Requirement 1:
Rewrite the listing from the line containing "Which item among" through the end of the listing, replacing "uppermost" with "highest" and leaving everything else unchanged.
-- begin Source extract --
Fork me on GitHub
#pedestal
<
2020-11-15
>
hequ17:11:25

What’s the point of interceptors having both enter and leave functions? Why are interceptors not “just functions” which can be executed in order? I read the interceptors reference but I’m having a hard time understanding what is the benefit of having both enter and leave functions? And why the request has to “make a loop” by first executing all enter functions and then all the leave functions?

emccue18:11:30

@hequ Let me answer that with a practical use

emccue18:11:04

First, an interceptor I wrote that sees if a later interceptor has filled in a :response, and if its a get request will fill in the standard Single Page App code

emccue18:11:07

;; ----------------------------------------------------------------------------
(def serve-elm-on-404
  "Intercepts any unhandled get requests and serves the SPA."
  {:leave
   (fn [context]
     (if (and (not (http/response? (:response context)))
              (= :get (:request-method (:request context))))
       (assoc
         context
         :response
         {:status 200
          :headers {"Content-Type" "text/html"}
          :body
          (page/html5
            {:lang "en"}
            [:html
             [:head
              [:meta {:charset "UTF-8"}]
              [:style "body { padding: 0; margin: 0; }"]]
             [:body
              [:div {:id "mount"}]
              [:script {:type "text/javascript"} (-> (io/resource "public/app.js") ;; TODO: Cache
                                                     (slurp))]
              [:script {:type "text/javascript"}
               "var app = Elm.Main.init({node: document.getElementById('mount')});"]]])})
-- end Source extract --
-- begin Raw records --
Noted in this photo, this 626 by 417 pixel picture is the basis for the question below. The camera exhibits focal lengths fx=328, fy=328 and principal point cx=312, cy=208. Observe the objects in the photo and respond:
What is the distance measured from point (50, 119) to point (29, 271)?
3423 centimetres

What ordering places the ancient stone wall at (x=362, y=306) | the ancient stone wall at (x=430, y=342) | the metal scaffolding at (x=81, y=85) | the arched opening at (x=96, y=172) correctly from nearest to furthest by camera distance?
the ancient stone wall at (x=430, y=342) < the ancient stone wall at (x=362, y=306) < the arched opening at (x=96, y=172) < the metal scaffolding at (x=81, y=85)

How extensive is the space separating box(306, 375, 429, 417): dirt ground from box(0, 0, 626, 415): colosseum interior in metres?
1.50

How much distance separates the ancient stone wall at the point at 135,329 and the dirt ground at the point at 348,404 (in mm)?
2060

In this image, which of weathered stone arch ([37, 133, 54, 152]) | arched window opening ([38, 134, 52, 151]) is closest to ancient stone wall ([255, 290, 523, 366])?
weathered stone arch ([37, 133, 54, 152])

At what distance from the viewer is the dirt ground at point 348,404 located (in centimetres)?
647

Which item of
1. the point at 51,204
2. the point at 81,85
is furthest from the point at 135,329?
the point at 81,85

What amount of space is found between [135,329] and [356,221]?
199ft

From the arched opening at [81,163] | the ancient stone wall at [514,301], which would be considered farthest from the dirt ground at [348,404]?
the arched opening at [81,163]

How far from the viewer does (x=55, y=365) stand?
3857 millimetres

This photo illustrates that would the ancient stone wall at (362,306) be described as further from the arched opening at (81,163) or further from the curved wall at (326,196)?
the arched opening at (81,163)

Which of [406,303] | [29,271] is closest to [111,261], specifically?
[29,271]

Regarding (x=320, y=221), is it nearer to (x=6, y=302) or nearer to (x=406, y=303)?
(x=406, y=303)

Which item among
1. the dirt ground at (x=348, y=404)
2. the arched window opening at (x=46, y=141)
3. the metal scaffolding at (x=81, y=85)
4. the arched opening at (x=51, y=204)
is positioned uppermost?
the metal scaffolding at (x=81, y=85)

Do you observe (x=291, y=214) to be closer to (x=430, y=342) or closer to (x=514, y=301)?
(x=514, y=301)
-- end Raw records --
Requirement 2:
In the Pedestal chat excerpt, what does the docstring of serve-elm-on-404 say the interceptor does?

Correct output 1:
Which item among
1. the dirt ground at (x=348, y=404)
2. the arched window opening at (x=46, y=141)
3. the metal scaffolding at (x=81, y=85)
4. the arched opening at (x=51, y=204)
is positioned highest?
the metal scaffolding at (x=81, y=85)

Do you observe (x=291, y=214) to be closer to (x=430, y=342) or closer to (x=514, y=301)?
(x=514, y=301)

Correct output 2:
It intercepts any unhandled get requests and serves the SPA.